Exercises to complete:
1. In the excerpt on essential water services, shorten the paragraph that begins "Johnson said the SNWA has had a pandemic plan" while keeping its main facts.
2. From the excerpt on essential water services, return the passage starting at "But those essential" and ending at "the tap running?", copied word for word.

But those essential services still take manpower to continue uninterrupted. Essential workers are still required to operate control rooms and make house calls. 

With stay-at-home orders still in place, how are these people keeping themselves and others safe while keeping the lights on and the tap running? 

Dave Johnson is the deputy general of engineering and operations at the Southern Nevada Water Authority.

“We have a state-of-the-art water treatment and delivery system that we are operating with dedicated professionals to ensure that when the residents of Southern Nevada turn on that tap that water flows,” Johnson said.

Johnson said the SNWA has had a pandemic plan in place for at least the last decade and it has drilled that plan to make sure it works.

Currently, a majority of the water authorities workers are working remotely. However, about 400 employees have to go in to work.

“We’re working very hard to ensure that social distancing is occurring and that we are putting all best practices in place for those people who are working on-site,” he said.

If the pandemic worsens, Johnson said the agency has a plan to maintain service even if a lot of employees become sick.

Study material:
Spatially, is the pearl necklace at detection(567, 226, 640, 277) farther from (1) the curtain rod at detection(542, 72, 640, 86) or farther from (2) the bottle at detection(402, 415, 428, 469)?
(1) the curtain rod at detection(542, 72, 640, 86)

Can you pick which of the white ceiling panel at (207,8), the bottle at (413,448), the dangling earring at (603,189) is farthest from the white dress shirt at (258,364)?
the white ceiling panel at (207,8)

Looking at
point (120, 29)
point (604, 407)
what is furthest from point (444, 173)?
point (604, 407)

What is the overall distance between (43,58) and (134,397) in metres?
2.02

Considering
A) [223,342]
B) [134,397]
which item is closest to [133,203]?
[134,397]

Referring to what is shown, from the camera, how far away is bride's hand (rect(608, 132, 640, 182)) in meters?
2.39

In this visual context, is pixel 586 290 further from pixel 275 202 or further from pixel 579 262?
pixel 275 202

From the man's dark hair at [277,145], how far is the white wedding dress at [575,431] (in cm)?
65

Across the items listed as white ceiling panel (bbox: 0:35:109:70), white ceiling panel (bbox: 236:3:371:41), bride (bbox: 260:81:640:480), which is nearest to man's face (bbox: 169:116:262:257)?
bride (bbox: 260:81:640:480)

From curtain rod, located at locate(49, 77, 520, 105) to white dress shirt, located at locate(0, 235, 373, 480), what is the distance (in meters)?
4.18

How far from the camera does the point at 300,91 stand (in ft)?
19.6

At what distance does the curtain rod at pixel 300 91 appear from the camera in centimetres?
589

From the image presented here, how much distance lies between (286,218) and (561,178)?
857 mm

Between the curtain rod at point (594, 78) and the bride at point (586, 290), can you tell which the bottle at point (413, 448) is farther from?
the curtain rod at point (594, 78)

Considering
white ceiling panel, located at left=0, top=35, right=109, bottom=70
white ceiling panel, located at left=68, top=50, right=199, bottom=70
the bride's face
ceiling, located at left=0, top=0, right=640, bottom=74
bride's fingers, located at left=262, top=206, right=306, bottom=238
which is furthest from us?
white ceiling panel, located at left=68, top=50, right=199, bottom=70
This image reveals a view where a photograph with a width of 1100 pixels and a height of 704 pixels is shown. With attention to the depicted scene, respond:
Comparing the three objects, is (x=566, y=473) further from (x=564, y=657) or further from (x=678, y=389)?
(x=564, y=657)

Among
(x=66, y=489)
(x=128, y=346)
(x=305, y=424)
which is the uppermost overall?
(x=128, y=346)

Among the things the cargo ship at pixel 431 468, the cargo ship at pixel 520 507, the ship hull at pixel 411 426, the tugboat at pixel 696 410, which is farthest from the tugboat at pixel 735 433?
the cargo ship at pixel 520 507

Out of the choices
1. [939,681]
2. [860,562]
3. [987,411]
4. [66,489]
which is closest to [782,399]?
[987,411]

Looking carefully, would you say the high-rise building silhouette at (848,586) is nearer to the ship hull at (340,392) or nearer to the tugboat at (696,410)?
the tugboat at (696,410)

Results for each task:
1. According to Johnson, the SNWA has had a pandemic plan for at least ten years and has drilled it to confirm that it works.

2.
But those essential services still take manpower to continue uninterrupted. Essential workers are still required to operate control rooms and make house calls. 

With stay-at-home orders still in place, how are these people keeping themselves and others safe while keeping the lights on and the tap running?